By Abhishek, 26 May 2010

One of the most difficult things to get in Delhi is land for your house. Even more difficult is figuring out whether the land is legal or illegal, whether the land deal is genuine or if someone is tricking to trick you and make you a victim of a land fraud scam. Considering all the hassles, you might just choose to buy a flat, more so a flat which is built and allocated through the government, only to find out that there is no water in the taps, an electric current is running freely all over the place and the whole area just across the street is some kind of a hub for household industries and it just wont let you sleep. Even worse is that you open a shop on what you consider perfectly legal land only to discover after a few years that a huge crane is standing in front of your house, ready to tear apart the shop on the ‘now encroached’ land. For all of this and more, there is now a one pill cure for all the ailments in the form of the Right to Information Act.

A closer look at the RTI applications submitted to the Delhi Development Authority (DDA) reflects the power of information to bring about a more transparent and accountable system of governance. The RTI also helps citizens to overcome bureaucratic hurdles and the associated corruption which have harassed the ‘common man’ for ages. Many of these applications are inquiries about a piece of land and its use, or a flat which a person is either currently using or plans to acquire in the future. There are some which are concerned with general queries about the maintenance of colonies, parks and the associated area in a particular locality. While these cater to the interests of an individual or a group of citizens, there are others which are relevant to the general public as a whole and question the DDA on planning, implementation and malfunctioning of public works. Besides this, there are also questions on corporate houses, various government departments who seek to benefit from the information gained about any kind of prevailing contract, prospective work or just a suspected case of corruption which negatively affects their interests.

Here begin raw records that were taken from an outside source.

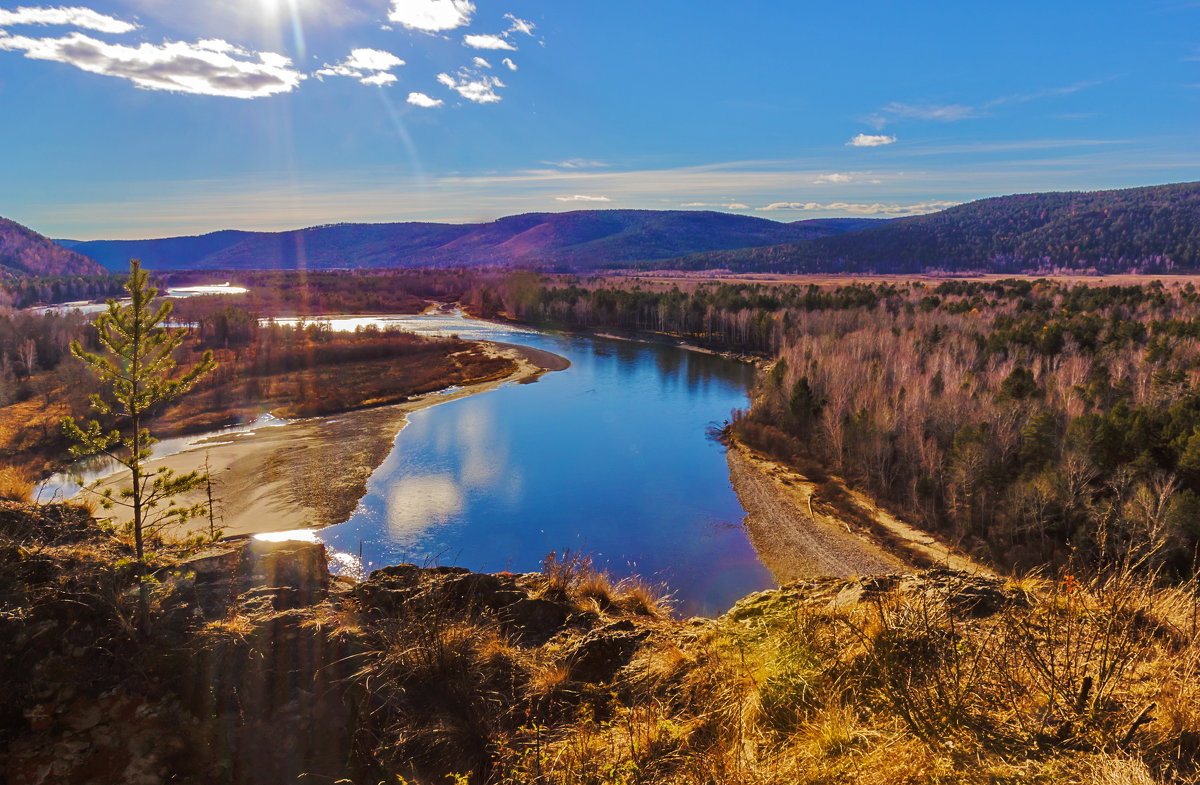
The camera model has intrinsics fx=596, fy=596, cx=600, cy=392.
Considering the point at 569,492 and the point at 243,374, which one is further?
the point at 243,374

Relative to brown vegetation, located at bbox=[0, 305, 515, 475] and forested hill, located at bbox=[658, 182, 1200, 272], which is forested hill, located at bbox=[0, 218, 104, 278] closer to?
brown vegetation, located at bbox=[0, 305, 515, 475]

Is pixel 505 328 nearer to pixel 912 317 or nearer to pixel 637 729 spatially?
pixel 912 317

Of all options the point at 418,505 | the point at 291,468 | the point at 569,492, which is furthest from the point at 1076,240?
the point at 291,468

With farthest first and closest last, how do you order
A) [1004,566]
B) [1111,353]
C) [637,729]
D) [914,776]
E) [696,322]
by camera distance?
[696,322] < [1111,353] < [1004,566] < [637,729] < [914,776]

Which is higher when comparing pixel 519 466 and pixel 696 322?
pixel 696 322

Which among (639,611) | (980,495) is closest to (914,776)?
(639,611)

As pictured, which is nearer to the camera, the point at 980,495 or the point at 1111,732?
the point at 1111,732

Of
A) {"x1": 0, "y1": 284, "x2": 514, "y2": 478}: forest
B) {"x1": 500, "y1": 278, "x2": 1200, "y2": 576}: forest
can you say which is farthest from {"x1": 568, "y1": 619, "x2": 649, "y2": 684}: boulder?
{"x1": 0, "y1": 284, "x2": 514, "y2": 478}: forest

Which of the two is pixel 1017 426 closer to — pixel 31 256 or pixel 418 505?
pixel 418 505
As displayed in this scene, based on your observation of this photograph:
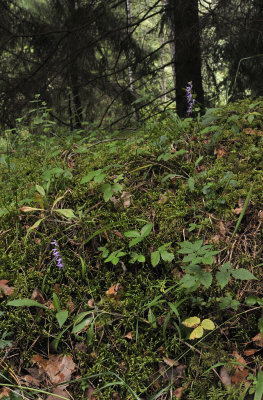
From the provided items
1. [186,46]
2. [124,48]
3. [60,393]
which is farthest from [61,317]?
[124,48]

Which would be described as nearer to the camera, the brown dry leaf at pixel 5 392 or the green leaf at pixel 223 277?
the brown dry leaf at pixel 5 392

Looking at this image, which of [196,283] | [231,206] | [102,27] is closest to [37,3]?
[102,27]

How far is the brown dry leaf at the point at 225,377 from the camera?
1288 millimetres

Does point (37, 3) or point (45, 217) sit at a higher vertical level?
point (37, 3)

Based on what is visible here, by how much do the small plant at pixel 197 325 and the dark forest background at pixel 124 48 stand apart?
3050mm

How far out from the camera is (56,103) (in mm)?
5426

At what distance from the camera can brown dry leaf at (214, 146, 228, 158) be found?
240 cm

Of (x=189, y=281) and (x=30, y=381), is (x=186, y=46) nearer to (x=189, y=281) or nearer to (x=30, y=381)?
(x=189, y=281)

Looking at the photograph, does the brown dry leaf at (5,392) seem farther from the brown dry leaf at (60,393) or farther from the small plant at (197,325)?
the small plant at (197,325)

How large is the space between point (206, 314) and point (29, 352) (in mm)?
933

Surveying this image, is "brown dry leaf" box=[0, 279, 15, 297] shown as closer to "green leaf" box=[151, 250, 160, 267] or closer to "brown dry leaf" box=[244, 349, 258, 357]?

The most important flaws, which courtesy RTI, are out in the public is the tremendous gap between existing policies and their implementation.

The most surprising thing about applications to the DDA is that its pretty evident that a lot of DDA officials are using the RTI to settle intra/inter-departmental issues and raising questions about the general functioning of the DDA. These musings within the DDA often take the shape of settling personal vendettas using RTI. But these cases are an exception, rather than the norm.

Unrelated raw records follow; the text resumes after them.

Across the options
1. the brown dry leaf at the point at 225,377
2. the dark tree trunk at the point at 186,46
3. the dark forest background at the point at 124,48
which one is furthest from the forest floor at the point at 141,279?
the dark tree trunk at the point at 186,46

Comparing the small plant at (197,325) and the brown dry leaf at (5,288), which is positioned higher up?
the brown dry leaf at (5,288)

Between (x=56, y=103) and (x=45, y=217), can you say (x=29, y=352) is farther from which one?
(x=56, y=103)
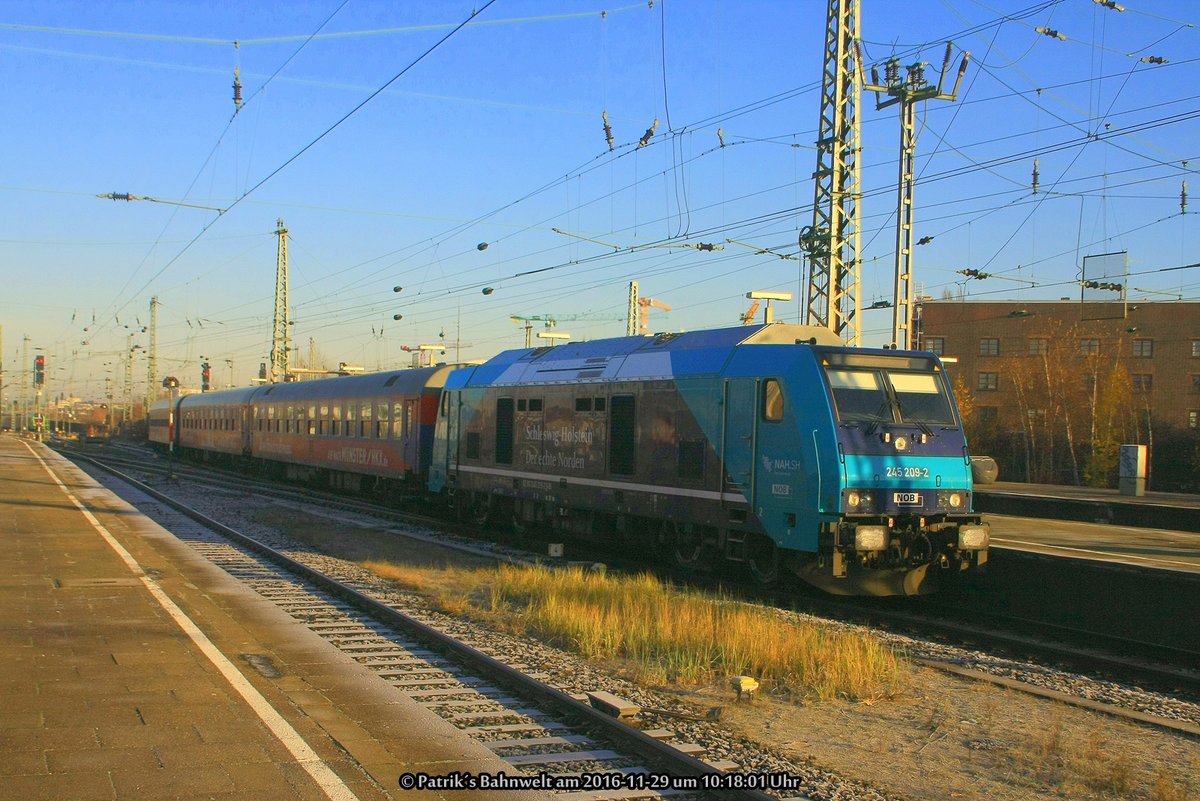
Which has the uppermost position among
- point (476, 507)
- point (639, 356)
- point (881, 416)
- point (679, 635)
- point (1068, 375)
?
point (1068, 375)

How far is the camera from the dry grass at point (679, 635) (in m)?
8.77

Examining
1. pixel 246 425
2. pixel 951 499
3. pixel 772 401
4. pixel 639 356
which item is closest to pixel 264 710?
pixel 772 401

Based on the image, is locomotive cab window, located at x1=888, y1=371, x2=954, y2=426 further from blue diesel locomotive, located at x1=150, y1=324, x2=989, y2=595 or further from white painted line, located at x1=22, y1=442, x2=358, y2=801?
white painted line, located at x1=22, y1=442, x2=358, y2=801

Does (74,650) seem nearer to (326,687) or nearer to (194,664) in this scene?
(194,664)

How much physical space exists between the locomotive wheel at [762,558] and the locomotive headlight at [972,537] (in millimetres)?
2267

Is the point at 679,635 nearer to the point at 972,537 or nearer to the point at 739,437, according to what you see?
the point at 739,437

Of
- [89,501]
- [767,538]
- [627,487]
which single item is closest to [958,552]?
[767,538]

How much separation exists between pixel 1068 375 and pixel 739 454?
46.4 metres

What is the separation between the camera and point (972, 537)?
43.2 feet

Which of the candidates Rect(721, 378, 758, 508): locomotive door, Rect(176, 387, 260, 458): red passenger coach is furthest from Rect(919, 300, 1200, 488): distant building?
Rect(721, 378, 758, 508): locomotive door

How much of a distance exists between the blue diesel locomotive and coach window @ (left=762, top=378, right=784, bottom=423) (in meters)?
0.03

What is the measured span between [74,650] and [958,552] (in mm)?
9956

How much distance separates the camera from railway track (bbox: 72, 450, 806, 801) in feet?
19.9

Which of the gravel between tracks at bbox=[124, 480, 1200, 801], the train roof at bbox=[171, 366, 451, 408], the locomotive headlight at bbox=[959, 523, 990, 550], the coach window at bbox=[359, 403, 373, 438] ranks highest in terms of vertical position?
the train roof at bbox=[171, 366, 451, 408]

The role of RTI in raising awareness and generating public opinion can’t be denied. From the welfare of the poor and the homeless to the banning of sale of narcotic substance, citizens have tried to question the government on many important issues. They have tried to direct government’s attention towards forgotten matters and bring out the flaws in our system of governance. The most important flaws, which courtesy RTI, are out in the public is the tremendous gap between existing policies and their implementation. By focusing on it citizens have certainly helped in improving their lives, the lives of the people around them and most importantly the state of governance. With the increasing awareness amongst citizens about the the value of RTI as a tool, one can picture a more accountable, transparent government in the future.

Alas, only if the fictitious Khoslas of "Khosla Ka Ghosla" fame had been able to use the RTI, they would not have fallen victim to a land extortion racket.

Abhishek is an intern with the Accountability Initiative. He is a graduate from the Tata Institute of Social Sciences, Mumbai.